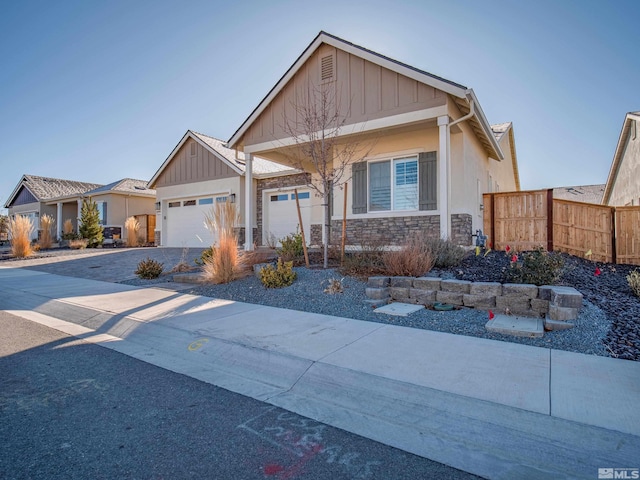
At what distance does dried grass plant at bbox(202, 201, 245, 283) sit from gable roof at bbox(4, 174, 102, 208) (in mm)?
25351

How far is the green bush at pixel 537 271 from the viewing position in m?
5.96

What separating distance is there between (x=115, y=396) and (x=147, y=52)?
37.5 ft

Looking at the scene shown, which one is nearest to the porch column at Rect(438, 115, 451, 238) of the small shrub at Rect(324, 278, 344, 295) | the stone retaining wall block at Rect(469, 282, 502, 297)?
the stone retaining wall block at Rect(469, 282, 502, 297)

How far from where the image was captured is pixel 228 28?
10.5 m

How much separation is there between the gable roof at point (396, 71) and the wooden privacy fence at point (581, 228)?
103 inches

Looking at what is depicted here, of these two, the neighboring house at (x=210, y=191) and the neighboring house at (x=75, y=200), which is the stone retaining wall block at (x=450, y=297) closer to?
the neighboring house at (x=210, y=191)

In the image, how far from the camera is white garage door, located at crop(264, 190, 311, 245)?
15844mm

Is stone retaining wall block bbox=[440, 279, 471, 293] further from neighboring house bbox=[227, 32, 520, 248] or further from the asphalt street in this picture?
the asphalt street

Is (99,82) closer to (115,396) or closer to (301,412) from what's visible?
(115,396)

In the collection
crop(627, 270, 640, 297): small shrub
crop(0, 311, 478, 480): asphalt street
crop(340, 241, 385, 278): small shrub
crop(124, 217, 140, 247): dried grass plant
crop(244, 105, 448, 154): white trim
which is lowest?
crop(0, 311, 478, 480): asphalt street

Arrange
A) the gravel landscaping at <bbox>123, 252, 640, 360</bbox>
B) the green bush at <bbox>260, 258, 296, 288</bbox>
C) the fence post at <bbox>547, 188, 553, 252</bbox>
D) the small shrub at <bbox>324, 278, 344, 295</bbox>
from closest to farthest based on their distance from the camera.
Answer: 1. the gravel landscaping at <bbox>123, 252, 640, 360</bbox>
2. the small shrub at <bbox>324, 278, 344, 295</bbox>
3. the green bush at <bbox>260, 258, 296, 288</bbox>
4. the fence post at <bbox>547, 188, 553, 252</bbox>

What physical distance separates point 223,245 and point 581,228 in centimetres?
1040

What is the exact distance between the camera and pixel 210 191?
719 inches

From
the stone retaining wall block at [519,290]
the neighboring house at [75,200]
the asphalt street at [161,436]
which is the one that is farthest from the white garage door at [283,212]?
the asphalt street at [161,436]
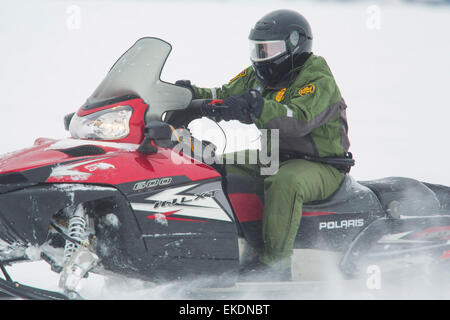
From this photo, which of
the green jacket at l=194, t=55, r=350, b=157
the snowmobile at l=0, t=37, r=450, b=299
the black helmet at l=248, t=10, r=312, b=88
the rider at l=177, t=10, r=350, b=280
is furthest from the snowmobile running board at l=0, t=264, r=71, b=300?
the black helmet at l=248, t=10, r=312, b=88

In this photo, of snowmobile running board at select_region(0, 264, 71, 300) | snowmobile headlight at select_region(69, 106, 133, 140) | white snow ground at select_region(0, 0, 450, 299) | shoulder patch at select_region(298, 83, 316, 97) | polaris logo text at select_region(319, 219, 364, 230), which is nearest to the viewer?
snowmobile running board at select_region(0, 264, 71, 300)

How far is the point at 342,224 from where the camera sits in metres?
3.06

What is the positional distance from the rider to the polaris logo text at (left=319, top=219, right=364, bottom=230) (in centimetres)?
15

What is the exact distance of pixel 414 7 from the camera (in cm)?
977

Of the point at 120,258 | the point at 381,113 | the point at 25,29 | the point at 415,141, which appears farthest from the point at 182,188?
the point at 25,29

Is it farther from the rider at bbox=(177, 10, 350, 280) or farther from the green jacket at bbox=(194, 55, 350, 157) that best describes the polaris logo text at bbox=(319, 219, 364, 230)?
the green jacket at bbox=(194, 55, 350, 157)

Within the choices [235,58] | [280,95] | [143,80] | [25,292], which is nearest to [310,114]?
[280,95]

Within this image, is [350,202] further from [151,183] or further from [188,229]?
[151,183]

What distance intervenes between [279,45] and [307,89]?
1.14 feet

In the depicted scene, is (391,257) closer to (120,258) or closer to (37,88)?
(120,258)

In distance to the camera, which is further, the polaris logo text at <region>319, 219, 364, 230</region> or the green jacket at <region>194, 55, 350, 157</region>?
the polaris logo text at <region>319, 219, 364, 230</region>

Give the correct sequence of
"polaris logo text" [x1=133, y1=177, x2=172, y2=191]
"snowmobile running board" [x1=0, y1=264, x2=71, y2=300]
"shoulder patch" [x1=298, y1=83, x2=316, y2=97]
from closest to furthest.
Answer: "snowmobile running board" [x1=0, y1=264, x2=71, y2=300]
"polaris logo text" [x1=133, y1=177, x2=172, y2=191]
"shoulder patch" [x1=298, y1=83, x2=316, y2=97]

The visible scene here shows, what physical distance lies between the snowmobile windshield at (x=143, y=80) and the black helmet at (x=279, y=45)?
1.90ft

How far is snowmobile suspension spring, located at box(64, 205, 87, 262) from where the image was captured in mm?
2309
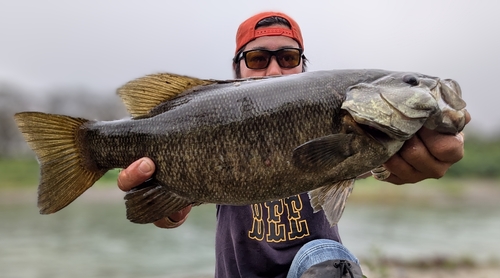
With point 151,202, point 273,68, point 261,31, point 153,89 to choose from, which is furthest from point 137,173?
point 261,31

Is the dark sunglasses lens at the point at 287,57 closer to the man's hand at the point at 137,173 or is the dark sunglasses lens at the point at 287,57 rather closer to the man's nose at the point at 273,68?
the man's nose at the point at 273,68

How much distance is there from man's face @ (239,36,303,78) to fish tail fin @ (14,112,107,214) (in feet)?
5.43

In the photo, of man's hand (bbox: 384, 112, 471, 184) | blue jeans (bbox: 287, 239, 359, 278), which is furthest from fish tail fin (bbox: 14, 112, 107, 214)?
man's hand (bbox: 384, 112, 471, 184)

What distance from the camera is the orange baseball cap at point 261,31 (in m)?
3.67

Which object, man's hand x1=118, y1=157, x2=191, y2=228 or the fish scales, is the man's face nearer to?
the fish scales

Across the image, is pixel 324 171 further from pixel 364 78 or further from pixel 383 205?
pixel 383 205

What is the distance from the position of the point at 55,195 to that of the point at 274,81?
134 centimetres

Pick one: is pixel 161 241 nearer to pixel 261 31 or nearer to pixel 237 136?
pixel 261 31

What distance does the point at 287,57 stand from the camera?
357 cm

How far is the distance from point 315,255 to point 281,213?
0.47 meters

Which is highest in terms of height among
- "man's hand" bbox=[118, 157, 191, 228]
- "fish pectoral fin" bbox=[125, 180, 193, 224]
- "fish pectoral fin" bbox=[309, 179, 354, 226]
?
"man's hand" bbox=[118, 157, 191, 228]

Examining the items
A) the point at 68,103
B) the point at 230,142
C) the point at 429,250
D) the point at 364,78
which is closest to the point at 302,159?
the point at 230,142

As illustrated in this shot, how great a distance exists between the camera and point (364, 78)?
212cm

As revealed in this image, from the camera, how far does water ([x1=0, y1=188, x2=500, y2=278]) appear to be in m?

Requirement - Reproduce the material above word for word, starting at the line that contains "Examining the items" and ending with the last line of the material.

Problem solution -
Examining the items
A) the point at 68,103
B) the point at 230,142
C) the point at 429,250
D) the point at 364,78
which is closest to the point at 302,159?
the point at 230,142

As illustrated in this shot, how great a distance exists between the camera and point (364, 78)?
212cm

As revealed in this image, from the camera, how far does water ([x1=0, y1=188, x2=500, y2=278]) appear to be in m?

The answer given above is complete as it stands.